(Spatial reasoning rows)
--- BEGIN ---

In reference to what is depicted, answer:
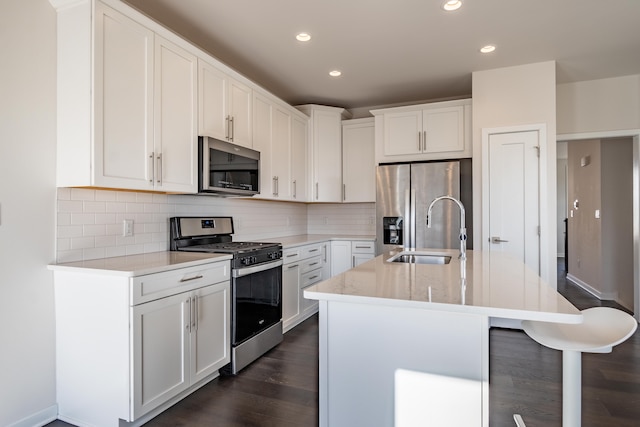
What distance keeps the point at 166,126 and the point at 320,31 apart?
1451 millimetres

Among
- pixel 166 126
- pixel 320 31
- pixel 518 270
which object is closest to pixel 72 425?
pixel 166 126

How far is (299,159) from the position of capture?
4.34 m

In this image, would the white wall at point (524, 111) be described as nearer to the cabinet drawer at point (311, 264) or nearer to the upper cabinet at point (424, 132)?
the upper cabinet at point (424, 132)

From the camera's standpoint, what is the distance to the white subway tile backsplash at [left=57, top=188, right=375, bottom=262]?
7.13 feet

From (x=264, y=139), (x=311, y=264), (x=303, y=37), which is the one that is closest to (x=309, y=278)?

--- END ---

Problem to solve>
Extract the text of every row above verbatim, leaving out the pictures.

Exercise output>
In reference to what is depicted, answer:
What distance keeps the point at 166,126 and the point at 320,31 apart?
1451 millimetres

Among
- pixel 166 126
- pixel 320 31
- pixel 518 270
which object is closest to pixel 72 425?
pixel 166 126

How far is (299,159) from the position of capture?
4.34 m

In this image, would the white wall at point (524, 111) be described as nearer to the cabinet drawer at point (311, 264) or nearer to the upper cabinet at point (424, 132)?
the upper cabinet at point (424, 132)

From the camera's standpoint, what is the distance to the white subway tile backsplash at [left=57, top=188, right=375, bottom=262]?
7.13 feet

From (x=264, y=139), (x=311, y=264), (x=303, y=37), which is the one that is closest to (x=309, y=278)?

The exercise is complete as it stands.